The mud sucked at Wilson's feet as he walked toward the derrick. A narrow ladder ran up along the scaffolding to the tower. The first few rungs didn't bother him because he was too busy watching the big yellow block that held the drill shaft. The block was at least twenty feet high. Everything there seemed outsized. Looking down, he thought he recognized Lyle Barch. He had heard Lyle was working on one of the rigs and was sorry it was this one.

Wilson's hands were getting sweaty and he was having trouble getting his breath. Heights always made him queasy. The only way he could bring himself to continue up the ladder was to stare hard at the rung right in front of his eyes, study all the shades of gray and brown and black in the metal, really look at it as though it were a painting or something he had to memorize. If he looked up toward the top of the tower or down to the receding ground, he got panicky.

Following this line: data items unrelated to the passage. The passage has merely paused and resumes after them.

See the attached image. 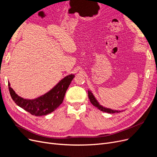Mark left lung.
I'll return each instance as SVG.
<instances>
[{
    "instance_id": "1",
    "label": "left lung",
    "mask_w": 157,
    "mask_h": 157,
    "mask_svg": "<svg viewBox=\"0 0 157 157\" xmlns=\"http://www.w3.org/2000/svg\"><path fill=\"white\" fill-rule=\"evenodd\" d=\"M88 97H89V100H90L91 103L93 104V105L94 107H96V108H98L99 110H101L102 112H105V113H110V114L119 113H121V112H122V110L121 111V110H113L111 109L104 107L102 105H101L99 103V102L97 101V100L96 99L94 96L93 95V94L92 93V92L90 90H88Z\"/></svg>"
}]
</instances>
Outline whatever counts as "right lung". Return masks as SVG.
<instances>
[{"label":"right lung","mask_w":157,"mask_h":157,"mask_svg":"<svg viewBox=\"0 0 157 157\" xmlns=\"http://www.w3.org/2000/svg\"><path fill=\"white\" fill-rule=\"evenodd\" d=\"M75 77L73 74L66 76L51 90L38 98L29 100L19 96L8 83L9 90L13 100L17 105L32 115L41 116L54 111L63 103L66 91Z\"/></svg>","instance_id":"right-lung-1"}]
</instances>
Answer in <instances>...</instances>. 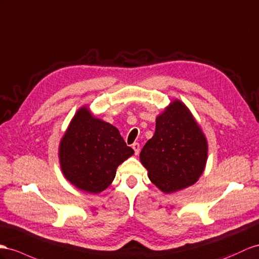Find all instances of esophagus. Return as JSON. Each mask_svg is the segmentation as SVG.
Here are the masks:
<instances>
[{
  "label": "esophagus",
  "mask_w": 259,
  "mask_h": 259,
  "mask_svg": "<svg viewBox=\"0 0 259 259\" xmlns=\"http://www.w3.org/2000/svg\"><path fill=\"white\" fill-rule=\"evenodd\" d=\"M132 149L135 150V154L138 155L139 152H140V144H139V143H134V144H132Z\"/></svg>",
  "instance_id": "34e87169"
}]
</instances>
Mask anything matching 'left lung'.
<instances>
[{"mask_svg":"<svg viewBox=\"0 0 259 259\" xmlns=\"http://www.w3.org/2000/svg\"><path fill=\"white\" fill-rule=\"evenodd\" d=\"M207 160V138L187 106L174 99L156 117L154 136L140 153L150 181L165 194L176 193L197 183Z\"/></svg>","mask_w":259,"mask_h":259,"instance_id":"1","label":"left lung"}]
</instances>
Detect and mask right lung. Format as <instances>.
I'll return each instance as SVG.
<instances>
[{
    "label": "right lung",
    "instance_id": "1",
    "mask_svg": "<svg viewBox=\"0 0 259 259\" xmlns=\"http://www.w3.org/2000/svg\"><path fill=\"white\" fill-rule=\"evenodd\" d=\"M135 151L114 125L96 118L88 106L73 116L59 144V161L73 186L99 194L114 181L117 167Z\"/></svg>",
    "mask_w": 259,
    "mask_h": 259
}]
</instances>
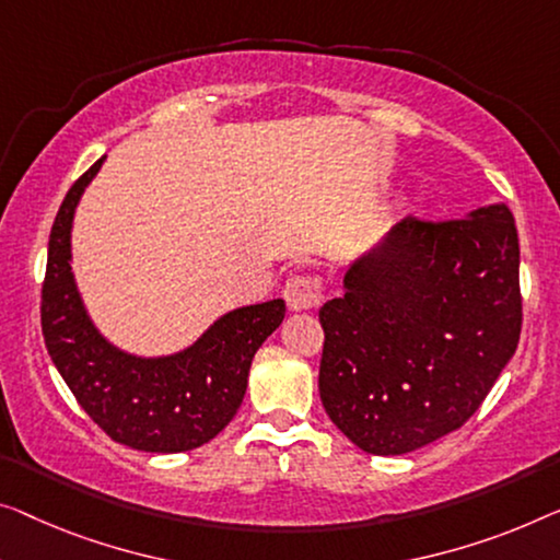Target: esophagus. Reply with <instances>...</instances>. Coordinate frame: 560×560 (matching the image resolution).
<instances>
[{
	"label": "esophagus",
	"mask_w": 560,
	"mask_h": 560,
	"mask_svg": "<svg viewBox=\"0 0 560 560\" xmlns=\"http://www.w3.org/2000/svg\"><path fill=\"white\" fill-rule=\"evenodd\" d=\"M283 299H287L291 312H306V308L319 306L324 299L322 279L314 273H294L283 287Z\"/></svg>",
	"instance_id": "1"
}]
</instances>
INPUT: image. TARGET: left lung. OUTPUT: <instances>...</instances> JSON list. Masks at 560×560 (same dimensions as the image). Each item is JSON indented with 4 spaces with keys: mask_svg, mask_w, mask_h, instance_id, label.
<instances>
[{
    "mask_svg": "<svg viewBox=\"0 0 560 560\" xmlns=\"http://www.w3.org/2000/svg\"><path fill=\"white\" fill-rule=\"evenodd\" d=\"M521 246L511 208L405 219L349 266L319 308V395L372 455H405L470 420L521 339Z\"/></svg>",
    "mask_w": 560,
    "mask_h": 560,
    "instance_id": "left-lung-1",
    "label": "left lung"
}]
</instances>
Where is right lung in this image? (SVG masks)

When he finally pulled himself onto the platform, he was horrified to see the floor was nothing more than a strip of metal grating. You could look down between the slats a hundred feet to the ground.

“Welcome to the ‘Top of the Rig,' gourmet lunches and dinners, bar always open.” T. K. reached into his back pocket, took out a bottle of Jack Daniels, tipped it, and swallowed. He offered it to Wilson, who hastily shook his head, looking over his shoulder as if Pete might be floating around in the air up there watching them.

“What can I do for you, buddy?” He shifted the last piece of pipe out of its slot and looked like he was getting ready to start down.

He was tall—six-feet-four or-five. Wilson felt like Jack climbing the beanstalk and meeting the giant. Would he leave him here alone? Wilson grabbed the railing and managed to answer the man. “Pete told me to report to you, then go right down and work with Ferrelli.” The lighting up here was strange; the red glow from lights along the side of the derrick gave everything an unearthly look.

“Ferrelli? Hell, we could use a man with us. Well, since you're up here, I'll give you the five-dollar tour. Next time be sure you wear a safety belt. Heard the score on the baseball game?”

Wilson looked dumbly at him, too frightened to hear anything, but T. K. didn't seem to notice and went right on talking in a friendly way. “That crazy pitcher the Tigers got—the Bird—I'd give a lot to get down to Detroit and see him. Working this shift, I don't even get to see him on TV.”

Shouting over the noise, T. K. started to explain what he was doing. Wilson kept nodding, but he wasn't listening. He was so scared standing way up there on the platform that he wished he were dead.

Finally T. K. shut up. Thank heaven he was going down first, so there would be something between Wilson and the ground. But when Wilson tried to follow, he couldn't make himself put his foot on the first rung. Then he saw the space between himself and T. K. grow greater and fear of making the trip down by himself got him started. Once they reached the ground, T. K. said he'd see Wilson later and took off toward a pile of casing. Wilson stood there shaking, wiping sweaty palms on his jeans.

Lyle Barch approached Wilson. “How ya like it up there?” His smile was derisive. “Wait till you get up there on the block.”

“What do you mean?”

“Well, when we got to get up there in a hurry, we just hang on to the block and ride it right up to the top of the tower, like an elevator.”

An elevator without any floor or sides, Wilson thought gloomily. He could tell Lyle was enjoying the effect his words were having.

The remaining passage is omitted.